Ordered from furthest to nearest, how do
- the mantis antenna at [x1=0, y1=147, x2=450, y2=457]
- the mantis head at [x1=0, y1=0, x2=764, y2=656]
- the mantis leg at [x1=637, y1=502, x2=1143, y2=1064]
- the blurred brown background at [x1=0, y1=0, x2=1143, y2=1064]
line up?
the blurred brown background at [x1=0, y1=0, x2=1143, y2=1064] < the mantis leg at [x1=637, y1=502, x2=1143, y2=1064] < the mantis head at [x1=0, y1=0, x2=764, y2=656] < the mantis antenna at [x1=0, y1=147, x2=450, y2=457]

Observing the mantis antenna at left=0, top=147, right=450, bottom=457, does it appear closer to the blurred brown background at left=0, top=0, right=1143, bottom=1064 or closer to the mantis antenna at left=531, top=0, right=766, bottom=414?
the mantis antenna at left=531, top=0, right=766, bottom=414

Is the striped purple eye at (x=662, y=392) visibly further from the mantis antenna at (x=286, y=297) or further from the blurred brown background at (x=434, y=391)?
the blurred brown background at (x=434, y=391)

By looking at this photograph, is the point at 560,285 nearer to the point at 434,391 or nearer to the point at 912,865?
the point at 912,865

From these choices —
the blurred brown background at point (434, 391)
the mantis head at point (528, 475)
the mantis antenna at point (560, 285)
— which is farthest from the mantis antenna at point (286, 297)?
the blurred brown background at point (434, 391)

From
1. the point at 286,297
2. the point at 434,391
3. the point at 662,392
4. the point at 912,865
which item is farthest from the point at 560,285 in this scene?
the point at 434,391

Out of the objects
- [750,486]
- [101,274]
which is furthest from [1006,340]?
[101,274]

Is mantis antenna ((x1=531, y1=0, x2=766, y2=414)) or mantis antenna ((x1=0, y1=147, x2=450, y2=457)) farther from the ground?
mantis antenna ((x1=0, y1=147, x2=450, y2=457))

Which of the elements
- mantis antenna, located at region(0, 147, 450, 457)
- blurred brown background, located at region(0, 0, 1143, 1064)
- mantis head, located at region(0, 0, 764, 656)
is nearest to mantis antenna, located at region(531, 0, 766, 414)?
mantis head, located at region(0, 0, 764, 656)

+++++

SET TASK
Render the data from the start through the line containing "the blurred brown background at [x1=0, y1=0, x2=1143, y2=1064] <" as a two-column CSV with the headers text and answer. Put one row for each text and its answer, with every field quoted and line breaks replaced by spaces.

WORKED SOLUTION
text,answer
"Ordered from furthest to nearest, how do - the mantis antenna at [x1=0, y1=147, x2=450, y2=457] - the mantis head at [x1=0, y1=0, x2=764, y2=656] - the mantis leg at [x1=637, y1=502, x2=1143, y2=1064] - the blurred brown background at [x1=0, y1=0, x2=1143, y2=1064] line up?","the blurred brown background at [x1=0, y1=0, x2=1143, y2=1064] < the mantis leg at [x1=637, y1=502, x2=1143, y2=1064] < the mantis head at [x1=0, y1=0, x2=764, y2=656] < the mantis antenna at [x1=0, y1=147, x2=450, y2=457]"